• REQUIREMENTS: Recast the lines from the start of the records through the line containing "1.40 meters" as a JSON list of strings, one string per line, with blank lines left out.

____

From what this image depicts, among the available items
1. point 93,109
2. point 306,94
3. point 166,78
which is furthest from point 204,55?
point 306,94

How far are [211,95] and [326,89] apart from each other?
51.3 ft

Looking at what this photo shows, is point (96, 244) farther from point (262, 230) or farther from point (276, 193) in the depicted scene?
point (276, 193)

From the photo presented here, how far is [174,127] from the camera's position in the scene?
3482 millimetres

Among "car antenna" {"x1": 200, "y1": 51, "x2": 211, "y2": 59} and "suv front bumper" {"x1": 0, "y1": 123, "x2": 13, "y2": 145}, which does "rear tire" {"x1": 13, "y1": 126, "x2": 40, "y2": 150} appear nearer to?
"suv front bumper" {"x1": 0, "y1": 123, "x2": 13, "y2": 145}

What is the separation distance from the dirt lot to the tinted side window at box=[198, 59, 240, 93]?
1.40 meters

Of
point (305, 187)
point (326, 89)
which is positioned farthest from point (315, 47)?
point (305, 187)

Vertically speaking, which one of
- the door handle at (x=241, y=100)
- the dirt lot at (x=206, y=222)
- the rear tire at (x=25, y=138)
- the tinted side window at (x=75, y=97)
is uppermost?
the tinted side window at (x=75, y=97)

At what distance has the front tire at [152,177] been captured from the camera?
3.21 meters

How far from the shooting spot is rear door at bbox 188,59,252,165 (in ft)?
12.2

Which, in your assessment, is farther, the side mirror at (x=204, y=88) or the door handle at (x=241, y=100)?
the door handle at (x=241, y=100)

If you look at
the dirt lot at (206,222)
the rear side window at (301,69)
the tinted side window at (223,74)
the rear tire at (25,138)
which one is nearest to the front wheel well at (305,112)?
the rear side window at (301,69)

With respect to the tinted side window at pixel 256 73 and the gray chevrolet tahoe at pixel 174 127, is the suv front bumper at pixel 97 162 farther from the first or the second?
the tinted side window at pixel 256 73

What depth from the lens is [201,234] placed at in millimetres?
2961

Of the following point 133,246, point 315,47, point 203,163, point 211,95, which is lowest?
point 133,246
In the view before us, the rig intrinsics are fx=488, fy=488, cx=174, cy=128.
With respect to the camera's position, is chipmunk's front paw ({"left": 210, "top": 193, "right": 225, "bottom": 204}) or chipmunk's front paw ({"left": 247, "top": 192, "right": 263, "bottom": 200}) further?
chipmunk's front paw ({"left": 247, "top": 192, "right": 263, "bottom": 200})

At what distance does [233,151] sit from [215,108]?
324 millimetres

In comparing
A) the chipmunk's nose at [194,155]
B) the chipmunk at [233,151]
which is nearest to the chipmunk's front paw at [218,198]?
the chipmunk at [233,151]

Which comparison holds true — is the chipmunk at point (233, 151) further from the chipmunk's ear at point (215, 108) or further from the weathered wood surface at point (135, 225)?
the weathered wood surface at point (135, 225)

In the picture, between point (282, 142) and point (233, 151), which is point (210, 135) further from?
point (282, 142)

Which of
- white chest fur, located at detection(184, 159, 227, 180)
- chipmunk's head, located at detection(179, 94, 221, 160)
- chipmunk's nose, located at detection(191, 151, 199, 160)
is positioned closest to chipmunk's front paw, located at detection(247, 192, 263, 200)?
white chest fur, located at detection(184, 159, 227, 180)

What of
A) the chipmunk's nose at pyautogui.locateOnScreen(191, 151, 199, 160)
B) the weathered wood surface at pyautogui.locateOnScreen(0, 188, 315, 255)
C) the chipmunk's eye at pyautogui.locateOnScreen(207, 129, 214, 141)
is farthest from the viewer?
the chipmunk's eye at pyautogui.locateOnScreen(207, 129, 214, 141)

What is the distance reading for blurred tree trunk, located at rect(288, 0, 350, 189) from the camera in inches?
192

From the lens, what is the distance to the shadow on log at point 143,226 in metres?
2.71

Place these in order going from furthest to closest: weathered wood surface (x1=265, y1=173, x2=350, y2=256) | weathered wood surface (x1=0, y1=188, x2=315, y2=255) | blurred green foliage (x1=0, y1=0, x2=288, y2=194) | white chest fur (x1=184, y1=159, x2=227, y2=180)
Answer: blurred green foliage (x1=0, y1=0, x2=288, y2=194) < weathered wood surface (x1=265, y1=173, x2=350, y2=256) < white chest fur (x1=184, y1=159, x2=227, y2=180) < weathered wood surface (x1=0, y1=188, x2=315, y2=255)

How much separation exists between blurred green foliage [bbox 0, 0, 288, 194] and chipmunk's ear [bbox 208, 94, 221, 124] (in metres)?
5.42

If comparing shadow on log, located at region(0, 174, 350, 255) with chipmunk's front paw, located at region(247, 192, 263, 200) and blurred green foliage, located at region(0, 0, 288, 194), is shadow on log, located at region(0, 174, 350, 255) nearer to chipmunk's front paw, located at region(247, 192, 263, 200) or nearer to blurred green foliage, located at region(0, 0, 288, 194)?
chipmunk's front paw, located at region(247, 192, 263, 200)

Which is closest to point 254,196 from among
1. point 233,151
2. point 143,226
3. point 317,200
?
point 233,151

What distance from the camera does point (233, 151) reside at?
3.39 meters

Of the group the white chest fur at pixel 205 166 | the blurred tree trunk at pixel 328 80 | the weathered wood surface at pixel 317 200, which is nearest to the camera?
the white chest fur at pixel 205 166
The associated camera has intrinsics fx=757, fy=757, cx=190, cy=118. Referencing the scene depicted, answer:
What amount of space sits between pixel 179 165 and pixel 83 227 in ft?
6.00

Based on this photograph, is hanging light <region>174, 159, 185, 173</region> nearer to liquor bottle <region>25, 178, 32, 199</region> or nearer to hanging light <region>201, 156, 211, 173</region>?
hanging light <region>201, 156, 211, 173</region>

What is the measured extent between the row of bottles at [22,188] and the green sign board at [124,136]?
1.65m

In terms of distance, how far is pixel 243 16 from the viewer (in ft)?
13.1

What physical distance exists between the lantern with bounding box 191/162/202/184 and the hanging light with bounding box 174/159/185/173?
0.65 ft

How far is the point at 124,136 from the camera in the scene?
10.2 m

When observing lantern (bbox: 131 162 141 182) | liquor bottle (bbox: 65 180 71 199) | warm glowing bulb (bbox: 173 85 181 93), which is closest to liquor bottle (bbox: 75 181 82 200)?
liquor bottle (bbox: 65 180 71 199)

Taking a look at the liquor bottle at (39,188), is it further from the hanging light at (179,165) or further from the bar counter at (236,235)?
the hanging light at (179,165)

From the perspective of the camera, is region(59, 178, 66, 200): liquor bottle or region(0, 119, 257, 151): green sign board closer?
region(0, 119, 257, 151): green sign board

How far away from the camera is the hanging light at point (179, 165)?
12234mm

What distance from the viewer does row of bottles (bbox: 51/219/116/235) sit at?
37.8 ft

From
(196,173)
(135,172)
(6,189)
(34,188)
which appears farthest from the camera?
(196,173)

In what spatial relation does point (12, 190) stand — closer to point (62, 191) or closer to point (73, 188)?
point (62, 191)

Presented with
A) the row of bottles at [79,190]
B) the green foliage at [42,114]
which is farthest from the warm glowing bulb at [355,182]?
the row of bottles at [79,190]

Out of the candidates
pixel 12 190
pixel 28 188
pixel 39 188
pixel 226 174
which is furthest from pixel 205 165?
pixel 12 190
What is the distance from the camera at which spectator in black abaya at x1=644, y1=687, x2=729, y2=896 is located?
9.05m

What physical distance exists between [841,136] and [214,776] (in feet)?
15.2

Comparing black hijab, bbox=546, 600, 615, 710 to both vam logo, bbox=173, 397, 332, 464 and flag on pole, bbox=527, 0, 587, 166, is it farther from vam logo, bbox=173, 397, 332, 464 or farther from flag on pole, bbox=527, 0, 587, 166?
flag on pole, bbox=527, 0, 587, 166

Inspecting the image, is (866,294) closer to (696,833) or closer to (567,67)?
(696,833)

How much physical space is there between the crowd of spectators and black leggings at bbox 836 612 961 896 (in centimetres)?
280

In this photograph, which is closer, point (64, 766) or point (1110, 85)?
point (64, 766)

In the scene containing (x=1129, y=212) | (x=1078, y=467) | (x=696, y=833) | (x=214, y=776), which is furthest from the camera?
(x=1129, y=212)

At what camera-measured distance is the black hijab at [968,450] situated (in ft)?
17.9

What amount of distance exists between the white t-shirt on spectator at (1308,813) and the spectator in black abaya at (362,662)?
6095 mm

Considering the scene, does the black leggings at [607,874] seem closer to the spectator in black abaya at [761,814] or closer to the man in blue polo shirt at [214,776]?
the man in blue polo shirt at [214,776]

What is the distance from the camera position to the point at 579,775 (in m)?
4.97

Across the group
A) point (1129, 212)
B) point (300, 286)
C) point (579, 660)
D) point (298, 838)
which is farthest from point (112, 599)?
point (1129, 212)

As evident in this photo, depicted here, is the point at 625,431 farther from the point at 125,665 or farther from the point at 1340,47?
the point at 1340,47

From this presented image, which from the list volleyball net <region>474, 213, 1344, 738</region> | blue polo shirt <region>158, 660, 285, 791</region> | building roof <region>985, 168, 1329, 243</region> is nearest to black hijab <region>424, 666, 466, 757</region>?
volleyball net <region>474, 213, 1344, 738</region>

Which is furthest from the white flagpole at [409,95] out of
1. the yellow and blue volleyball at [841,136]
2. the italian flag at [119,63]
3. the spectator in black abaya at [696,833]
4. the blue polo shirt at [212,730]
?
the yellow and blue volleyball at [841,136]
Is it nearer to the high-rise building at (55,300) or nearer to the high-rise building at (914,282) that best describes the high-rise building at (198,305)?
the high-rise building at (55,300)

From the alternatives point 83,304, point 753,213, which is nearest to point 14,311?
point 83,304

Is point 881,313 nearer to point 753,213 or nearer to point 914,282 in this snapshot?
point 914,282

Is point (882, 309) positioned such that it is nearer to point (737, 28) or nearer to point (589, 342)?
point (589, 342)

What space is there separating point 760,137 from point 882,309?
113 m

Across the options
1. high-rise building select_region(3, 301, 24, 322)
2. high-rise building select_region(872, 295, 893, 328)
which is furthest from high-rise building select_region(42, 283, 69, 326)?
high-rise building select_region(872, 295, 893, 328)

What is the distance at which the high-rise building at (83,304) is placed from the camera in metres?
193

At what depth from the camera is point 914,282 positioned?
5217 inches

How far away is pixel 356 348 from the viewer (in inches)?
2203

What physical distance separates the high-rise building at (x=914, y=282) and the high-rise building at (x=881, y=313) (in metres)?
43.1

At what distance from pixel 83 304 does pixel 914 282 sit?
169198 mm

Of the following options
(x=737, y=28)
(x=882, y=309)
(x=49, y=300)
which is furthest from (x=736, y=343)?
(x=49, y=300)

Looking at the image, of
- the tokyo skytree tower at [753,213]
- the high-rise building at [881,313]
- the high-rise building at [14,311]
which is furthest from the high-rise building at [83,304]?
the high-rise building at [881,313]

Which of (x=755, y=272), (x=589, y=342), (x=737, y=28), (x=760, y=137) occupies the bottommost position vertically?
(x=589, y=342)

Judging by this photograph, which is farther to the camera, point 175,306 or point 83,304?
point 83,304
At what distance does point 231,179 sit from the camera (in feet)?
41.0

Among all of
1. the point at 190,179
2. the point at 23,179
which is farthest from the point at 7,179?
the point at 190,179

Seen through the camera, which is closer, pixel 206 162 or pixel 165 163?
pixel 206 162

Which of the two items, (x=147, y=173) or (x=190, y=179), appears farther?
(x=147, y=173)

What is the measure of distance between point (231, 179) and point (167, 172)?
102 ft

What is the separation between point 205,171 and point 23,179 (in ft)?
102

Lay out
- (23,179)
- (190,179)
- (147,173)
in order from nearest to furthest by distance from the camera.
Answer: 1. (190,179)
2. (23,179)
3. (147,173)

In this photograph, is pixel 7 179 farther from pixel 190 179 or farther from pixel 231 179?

____

• FINAL ANSWER:
[
  "From what this image depicts, among the available items",
  "1. point 93,109",
  "2. point 306,94",
  "3. point 166,78",
  "which is furthest from point 204,55?",
  "point 306,94",
  "How far are [211,95] and [326,89] apart from each other?",
  "51.3 ft",
  "Looking at what this photo shows, is point (96, 244) farther from point (262, 230) or farther from point (276, 193) in the depicted scene?",
  "point (276, 193)",
  "From the photo presented here, how far is [174,127] from the camera's position in the scene?",
  "3482 millimetres",
  "Among \"car antenna\" {\"x1\": 200, \"y1\": 51, \"x2\": 211, \"y2\": 59} and \"suv front bumper\" {\"x1\": 0, \"y1\": 123, \"x2\": 13, \"y2\": 145}, which does \"rear tire\" {\"x1\": 13, \"y1\": 126, \"x2\": 40, \"y2\": 150} appear nearer to?",
  "\"suv front bumper\" {\"x1\": 0, \"y1\": 123, \"x2\": 13, \"y2\": 145}",
  "What is the separation distance from the dirt lot to the tinted side window at box=[198, 59, 240, 93]?",
  "1.40 meters"
]